Once you apply the cold blue solution, you will have to wait twelve hours. After that, you can scrub all the rust from your revolver, and you will start seeing the effects of the bluing. However, one application of cold blue on a revolver is rarely enough.

Reapply and Repeat

After scrubbing the rust, reapply the cold blue solution and wait another twelve hours. Repeat this step until you get the desired bluing result on your revolver. You can stop once you notice that the revolver has been restored as much as you wanted.

How to Hot Blue a Revolver

Hot bluing is a more complex process, but it is highly effective. This method is recommended for steel and stainless steel revolvers and for those seeking a full restoration with long-lasting effects. Here are the steps to follow.

Clean Your Revolver

You should make sure to fully clean your revolver before you hot blue it. This will prime the gun and make it ready for a great application of the solution. If you are seeking to restore the whole revolver, make sure to polish it and to degrease it before hot bluing.

Apply the Solution

After cleaning the revolver, dip it into the hot blue solution. If you are only using disassembled parts, dip them and make sure they are covered in the solution.

Rinse the Revolver

Once the revolver has been dipped in the solution, it is time to rinse it. Get all of the bluing solution off the revolver before proceeding to the next step, while checking that it has the sheen and finish you were looking to achieve.

Clean the Revolver

After the bluing is finished, you should clean the revolver once more. This will also serve to buff the revolver and make the hot bluing effect even more apparent.

Can You Take Bluing Off a Gun?

After bluing a gun, you may not like the final effect you achieve. You may also get bored of this new look and decide to revert to the original. In this case, you might stop to wonder how to take the bluing off a gun.

The easiest method to take bluing off a gun is to soak the blued pieces in white vinegar. You should make sure the parts are fully submerged, then let them rest in the white vinegar for about half an hour.

After half an hour, you should notice that the vinegar has turned orange and that the bluing is coming off the gun parts.
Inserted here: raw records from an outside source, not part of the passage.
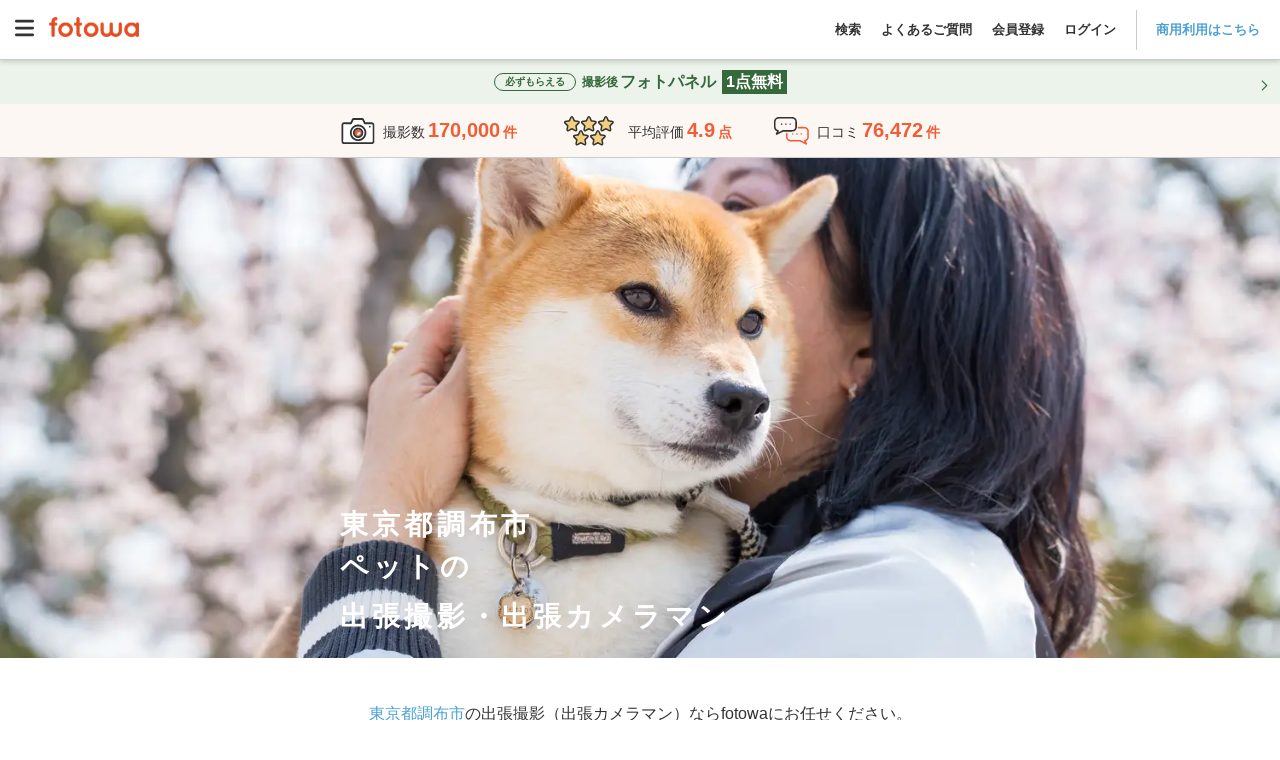

--- FILE ---
content_type: text/plain; charset=utf-8
request_url: https://timestamp-blocks.karte.io/rewrite-timestamp/timestamp
body_size: -99
content:
2026-01-21T03:28:37.769Z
If the gun still has blue on it, keep it submerged a little longer, making sure to check on it every few minutes.

I use either Brownells, Palmetto State Armory, or Optics Planet to buy parts, that way I always know what I’m getting and that it will actually show up.


To blue a revolver the right way, there are a few straightforward steps to follow. The most popular bluing methods involve easy and quick steps once you know what the process entails and how to go about it.